** Opening The data block **

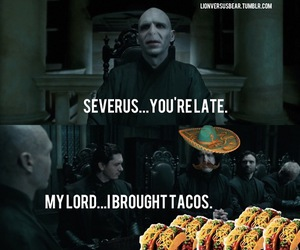 harry potter, tacos, and funny image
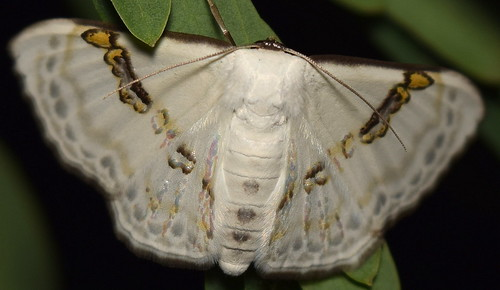 White Moth with Silver & Gold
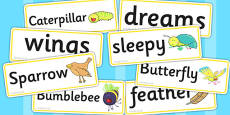 Word Cards to Support Teaching on The Crunching Munching Caterpillar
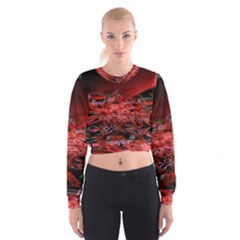Red Fractal Valley In 3d Glass Frame Women s Cropped Sweatshirt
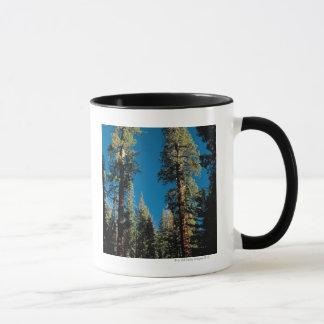 Mug Parc national de séquoia, la Californie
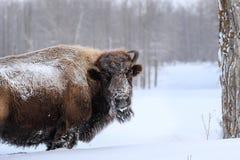 北美野牛在冬天 免版税库存照片
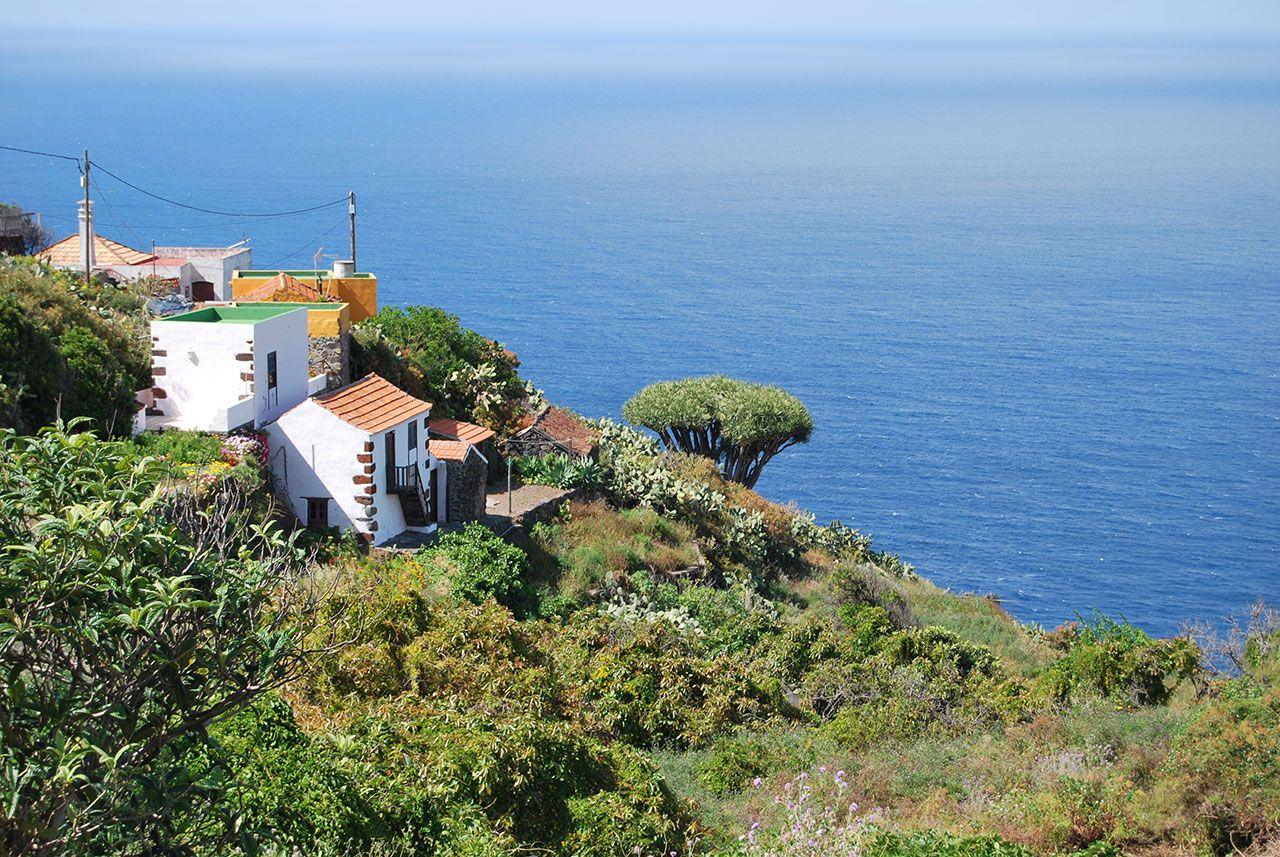 Aloe Verde La Palma Het Groene Canarische Eiland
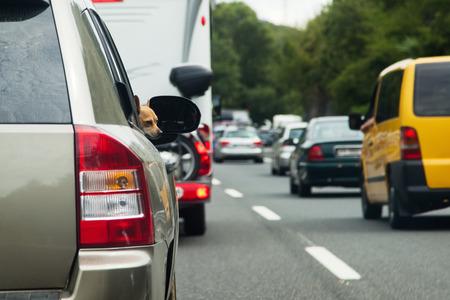 traffic jam: cars in a tourist traffic jam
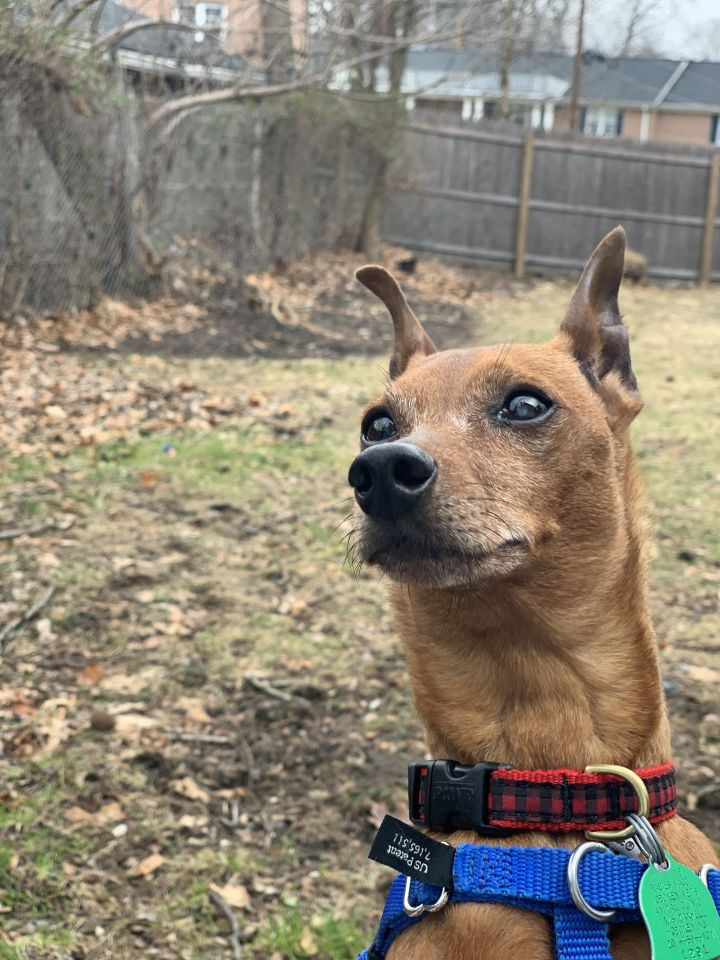 Charlie, an adoptable Miniature Pinscher in Parsippany, NJ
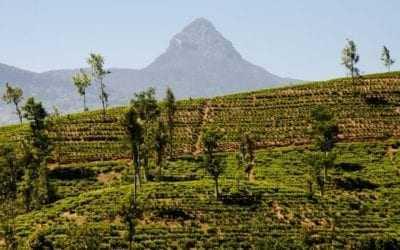 Adam's Peak Pilgrimage Climb in Sri Lanka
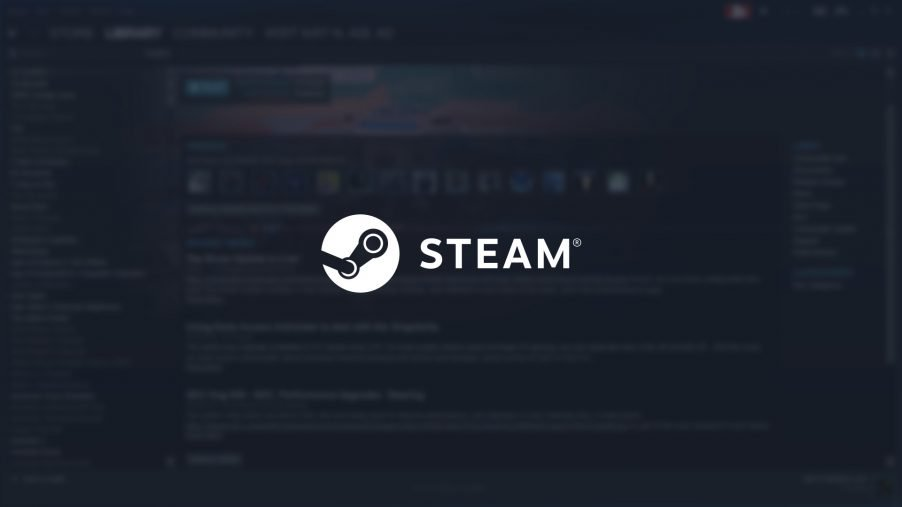 steam filtro adulti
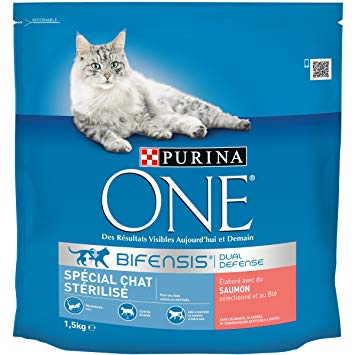 purina one chat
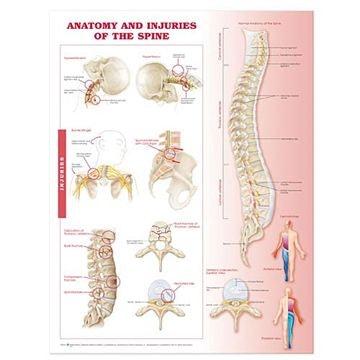 Rygplakat Anatomi & skader lamineret engelsk (Anatomy & injuries of the spine)
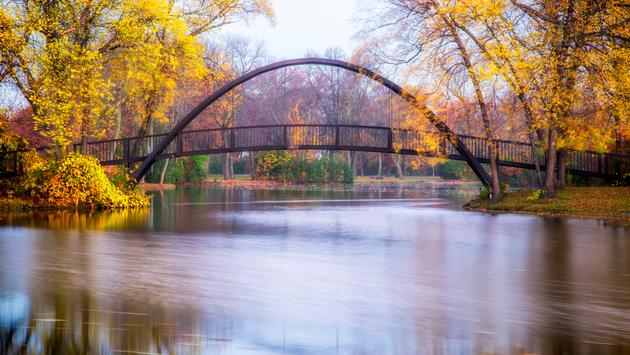 Tenney Park bridge on a fall morning (photo via Dendron / iStock / Getty Images Plus)
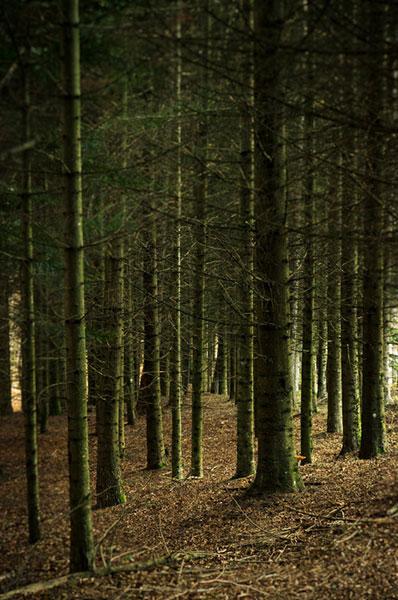 Il bosco delle fate Pratizzano (RE)
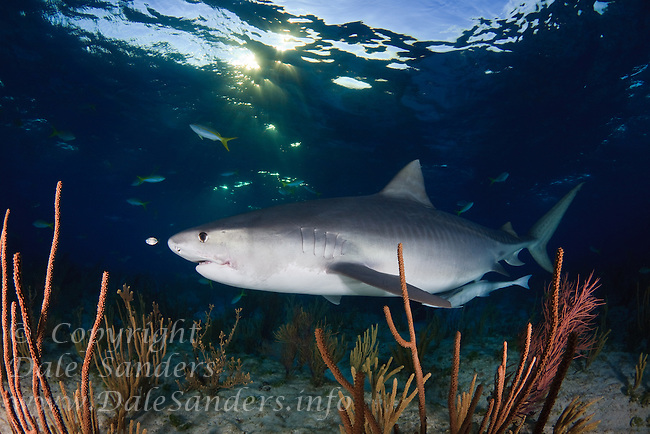 Tiger Shark (Galeocerdo cuvier) swims above coral in the Bahamas at sunset.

** Closing The data block **

> [Assignment]
All of the records should be set down exactly, minus the pictures they hold.

> [Written answer]
 harry potter, tacos, and funny image
 White Moth with Silver & Gold
 Word Cards to Support Teaching on The Crunching Munching Caterpillar
Red Fractal Valley In 3d Glass Frame Women s Cropped Sweatshirt
 Mug Parc national de séquoia, la Californie
 北美野牛在冬天 免版税库存照片
 Aloe Verde La Palma Het Groene Canarische Eiland
 traffic jam: cars in a tourist traffic jam
 Charlie, an adoptable Miniature Pinscher in Parsippany, NJ
 Adam's Peak Pilgrimage Climb in Sri Lanka
 steam filtro adulti
 purina one chat
 Rygplakat Anatomi & skader lamineret engelsk (Anatomy & injuries of the spine)
 Tenney Park bridge on a fall morning (photo via Dendron / iStock / Getty Images Plus)
 Il bosco delle fate Pratizzano (RE)
 Tiger Shark (Galeocerdo cuvier) swims above coral in the Bahamas at sunset.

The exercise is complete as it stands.